If I can remove the contributions, what steps do I need to take?
Thanks for your help.
Rita
Answer:
You have until October 15, 2012 to remove the $4,800 plus income as an excess contribution. The income will be taxed for 2011 (the year in which the deposit was made) and thus should be reported on your 2011 tax return. Another option is recharacterize (change) the $4,800 to a Roth IRA contribution for 2011, if your income is within certain limits. IRS Publication 590 shows how to remove or recharacterize the contribution plus income. You can find it at www.irs.gov; on the left hand side of the screen click on Forms and Publications.
2.
Dear Mr. Slott:
I have a 457(b) plan from a private university where I was previously employed.
I have to make an irrevocable decision on distributions - 30 year fixed vs. Minimum Distributions and the latter is much more favorable in regards to heirs.
However it not clear from what I have be able to gather if the MDO in such a plan can be stretched to my children as beneficiaries after my wife's death / my death. Also can I exercise disclaiming the inherited 457(b) plan to pass onto my children at their life expectancy?

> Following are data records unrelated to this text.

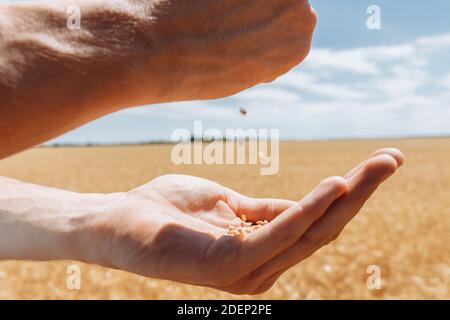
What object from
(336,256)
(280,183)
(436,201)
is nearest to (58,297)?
(336,256)

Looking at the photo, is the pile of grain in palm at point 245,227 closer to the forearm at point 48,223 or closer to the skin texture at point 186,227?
the skin texture at point 186,227

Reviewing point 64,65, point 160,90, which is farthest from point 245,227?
point 64,65

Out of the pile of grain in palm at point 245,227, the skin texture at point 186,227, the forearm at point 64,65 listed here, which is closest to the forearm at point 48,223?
the skin texture at point 186,227

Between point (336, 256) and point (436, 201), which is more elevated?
point (436, 201)

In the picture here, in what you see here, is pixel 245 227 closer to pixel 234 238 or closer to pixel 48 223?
pixel 234 238

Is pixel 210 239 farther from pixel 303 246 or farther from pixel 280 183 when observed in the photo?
pixel 280 183

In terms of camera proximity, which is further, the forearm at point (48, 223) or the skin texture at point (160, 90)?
the forearm at point (48, 223)
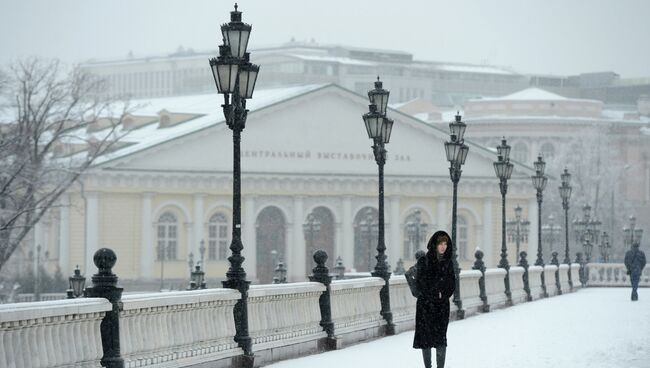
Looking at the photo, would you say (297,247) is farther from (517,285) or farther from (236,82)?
(236,82)

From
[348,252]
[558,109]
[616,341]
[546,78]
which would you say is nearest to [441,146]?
[348,252]

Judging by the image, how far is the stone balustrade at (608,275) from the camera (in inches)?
2525

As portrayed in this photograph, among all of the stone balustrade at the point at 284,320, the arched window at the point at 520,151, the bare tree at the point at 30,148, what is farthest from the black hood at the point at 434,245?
the arched window at the point at 520,151

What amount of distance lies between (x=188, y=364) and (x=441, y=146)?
77.8m

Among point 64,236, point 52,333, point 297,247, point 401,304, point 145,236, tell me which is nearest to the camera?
point 52,333

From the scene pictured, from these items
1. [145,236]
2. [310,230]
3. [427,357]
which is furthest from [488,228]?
[427,357]

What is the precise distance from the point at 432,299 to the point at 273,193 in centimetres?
7355

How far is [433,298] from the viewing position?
59.9 ft

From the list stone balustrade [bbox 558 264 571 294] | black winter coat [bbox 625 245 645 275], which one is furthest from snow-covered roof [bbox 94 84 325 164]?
black winter coat [bbox 625 245 645 275]

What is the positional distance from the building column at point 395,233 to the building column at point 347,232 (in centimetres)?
253

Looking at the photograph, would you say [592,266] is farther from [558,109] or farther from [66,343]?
[558,109]

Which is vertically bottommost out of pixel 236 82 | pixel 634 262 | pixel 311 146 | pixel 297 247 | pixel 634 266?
pixel 634 266

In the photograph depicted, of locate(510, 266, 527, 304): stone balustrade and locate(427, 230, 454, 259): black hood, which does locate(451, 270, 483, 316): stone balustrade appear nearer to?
locate(510, 266, 527, 304): stone balustrade

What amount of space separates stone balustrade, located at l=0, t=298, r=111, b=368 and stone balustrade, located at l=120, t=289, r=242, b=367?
731 millimetres
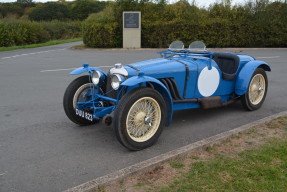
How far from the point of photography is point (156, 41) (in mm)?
20344

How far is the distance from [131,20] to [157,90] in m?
16.4

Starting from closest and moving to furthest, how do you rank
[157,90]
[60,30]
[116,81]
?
[116,81] < [157,90] < [60,30]

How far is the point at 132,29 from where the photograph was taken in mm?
20047

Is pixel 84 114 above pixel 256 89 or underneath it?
underneath

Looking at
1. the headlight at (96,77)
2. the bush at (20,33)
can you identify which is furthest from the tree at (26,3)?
the headlight at (96,77)

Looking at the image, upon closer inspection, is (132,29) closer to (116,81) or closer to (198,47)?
(198,47)

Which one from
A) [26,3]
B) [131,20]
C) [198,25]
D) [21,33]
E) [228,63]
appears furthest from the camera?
[26,3]

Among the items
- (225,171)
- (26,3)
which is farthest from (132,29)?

Thank you for any help you can provide on this matter.
Sincerely,
Fred Petry
Answer:
As long as you leave your funds in the 457(b) plan, you and your beneficiaries will be limited by whatever options the plan offers. They will be outlined in the Summary Plan Description for your plan. While the tax code allows for a disclaimer of assets at death, again, it is up to the terms of the plan to allow the use of a disclaimer.
3.
I'm 70 and my wife is 67. I have a SEP IRA in my name with a value of $55,000 and a rollover IRA with a value of $750,000. My wife has both a rollover IRA and a traditional IRA with a $160,000 in each. At our ages does it make sense to convert any of these to a Roth IRA? Our combined income from Social Security and dividends and interest is approximately $70,000. We can pay the taxes from our after-tax account.
Thanks,
Jim
Answer:
Basically, you must decide whether the future tax benefits of the Roth IRA (i.e., tax-free distributions) are greater than the cost of paying taxes on the conversion.
Generally, a conversion may be beneficial for IRA owners if your marginal tax rates are likely to be higher when you withdraw the money, because Roth IRA distributions would be tax-free. Having non-retirement plan funds to pay the taxes is beneficial because you and your wife won’t deplete your IRAs to pay the income taxes on the conversion. Also, you would be leaving the Roth funds to your beneficiaries tax-free.
The decision whether or not to convert depends on many factors and should be addressed by a competent advisor.